During the Economic Forum, Rzeczpospolita organised a debate on the real estate market. During the debate, we discussed the challenges facing the industry and the most important issues not only for the industry, but also for all market participants. What is the current state of the real estate industry in Poland?
Currently, there is a very wide and attractive offer of housing available on both the primary and secondary markets. It is safe to say that 2025 will go down as the 'year of the customer' – developers offer a record number of flats, and the time it takes to sell them is relatively long. According to analyses of the largest Polish cities, it ranges from five to eight quarters.

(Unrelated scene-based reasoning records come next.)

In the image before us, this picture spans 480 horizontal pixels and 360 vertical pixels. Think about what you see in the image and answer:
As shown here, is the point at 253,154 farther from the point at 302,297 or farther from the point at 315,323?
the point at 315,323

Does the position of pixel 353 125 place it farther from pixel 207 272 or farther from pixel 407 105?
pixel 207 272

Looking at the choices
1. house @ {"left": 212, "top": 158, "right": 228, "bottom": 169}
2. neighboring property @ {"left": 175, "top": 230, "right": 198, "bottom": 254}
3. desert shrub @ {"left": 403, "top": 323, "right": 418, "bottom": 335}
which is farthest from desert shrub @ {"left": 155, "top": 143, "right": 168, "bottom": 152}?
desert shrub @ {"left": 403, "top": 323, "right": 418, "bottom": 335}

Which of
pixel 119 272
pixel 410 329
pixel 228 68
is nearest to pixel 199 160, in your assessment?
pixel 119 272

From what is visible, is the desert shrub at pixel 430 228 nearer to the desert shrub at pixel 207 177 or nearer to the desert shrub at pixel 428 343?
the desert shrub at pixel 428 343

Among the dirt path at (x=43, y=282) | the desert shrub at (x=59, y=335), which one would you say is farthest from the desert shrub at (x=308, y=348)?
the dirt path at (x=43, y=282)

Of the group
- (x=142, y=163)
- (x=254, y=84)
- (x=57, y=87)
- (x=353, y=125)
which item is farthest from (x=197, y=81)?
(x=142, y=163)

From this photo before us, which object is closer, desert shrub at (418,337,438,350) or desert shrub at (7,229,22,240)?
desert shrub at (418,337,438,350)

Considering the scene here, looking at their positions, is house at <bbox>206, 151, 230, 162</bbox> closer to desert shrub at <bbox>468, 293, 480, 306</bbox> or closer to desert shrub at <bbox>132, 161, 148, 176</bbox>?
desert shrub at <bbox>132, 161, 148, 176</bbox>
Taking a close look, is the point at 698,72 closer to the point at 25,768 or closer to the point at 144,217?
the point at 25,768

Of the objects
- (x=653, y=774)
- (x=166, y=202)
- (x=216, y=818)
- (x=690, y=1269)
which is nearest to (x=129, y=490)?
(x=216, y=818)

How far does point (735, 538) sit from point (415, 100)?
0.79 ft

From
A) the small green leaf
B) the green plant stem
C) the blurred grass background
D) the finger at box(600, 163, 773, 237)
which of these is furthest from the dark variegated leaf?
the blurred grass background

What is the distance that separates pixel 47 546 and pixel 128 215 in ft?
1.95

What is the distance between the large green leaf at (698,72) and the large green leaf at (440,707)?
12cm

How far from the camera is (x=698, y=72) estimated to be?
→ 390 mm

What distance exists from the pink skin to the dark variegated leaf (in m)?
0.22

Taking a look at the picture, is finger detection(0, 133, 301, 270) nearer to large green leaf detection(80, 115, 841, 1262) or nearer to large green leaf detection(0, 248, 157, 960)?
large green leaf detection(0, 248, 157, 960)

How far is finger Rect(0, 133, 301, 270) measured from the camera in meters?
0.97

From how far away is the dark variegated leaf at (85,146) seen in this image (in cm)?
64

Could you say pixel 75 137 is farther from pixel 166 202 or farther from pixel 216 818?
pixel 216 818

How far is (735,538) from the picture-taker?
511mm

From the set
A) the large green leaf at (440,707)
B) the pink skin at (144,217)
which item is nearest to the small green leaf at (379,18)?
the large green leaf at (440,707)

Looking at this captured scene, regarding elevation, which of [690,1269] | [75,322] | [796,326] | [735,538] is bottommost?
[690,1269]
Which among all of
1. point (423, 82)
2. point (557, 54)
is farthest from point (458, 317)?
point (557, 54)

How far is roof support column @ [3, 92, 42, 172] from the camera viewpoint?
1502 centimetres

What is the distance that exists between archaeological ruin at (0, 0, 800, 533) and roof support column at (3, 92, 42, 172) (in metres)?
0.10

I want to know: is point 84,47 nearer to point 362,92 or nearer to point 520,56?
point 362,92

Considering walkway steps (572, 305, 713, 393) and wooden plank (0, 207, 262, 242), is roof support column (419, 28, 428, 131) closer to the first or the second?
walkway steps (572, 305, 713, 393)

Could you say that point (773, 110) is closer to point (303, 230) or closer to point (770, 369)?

This means that customers have a unique opportunity not only to choose from a wide and diverse offer, but also to opt for premises at a more advanced stage of completion or those for which the keys are handed over immediately after purchase. Murapol's offer is very extensive and well-matched to the planned sales volume – in order to sell approximately 3,000 flats, it is necessary to have an optimal 4,500-5,000 flats on offer. This is the best offer the company has ever had.
The year 2025 is also a period of persistently high interest rates, though they are already falling slightly. Until recently, they stood at 5%, but on 3 September this year, the Monetary Policy Council decided to cut them by 25 basis points to 4.75%. Analysts predict that further rate cuts will be gradual and spread out over time.
It should be noted that among European Union countries, only Hungary and Romania currently have higher interest rates. The average reference rate in the eurozone is currently 2.15 per cent, which means that interest rates in Poland are still more than twice as high. This is a significant barrier for people who intend to purchase property using a mortgage. This is also evident in purchasing behaviour – in times of low interest rates, almost 70 per cent of customers financed their purchases with loans, and about 30 per cent bought flats for cash. Currently, these proportions have evened out and stand at almost 50 per cent each.
If 2025 is likely to be the year of the customer, I cannot help but ask about prices. Do developers meet customer expectations and offer special offers? Is it possible to reduce prices if customers ask for it?
The housing market functions according to the basic rules of supply and demand, without any deliberate or regulated interference in pricing. It is highly competitive, with hundreds or even thousands of companies operating in it, from small and medium-sized companies to the largest developers, including those listed on the stock exchange. Consequently, when, as is currently the case, the supply of flats is high, we observe price stabilisation, and this is exactly what is happening.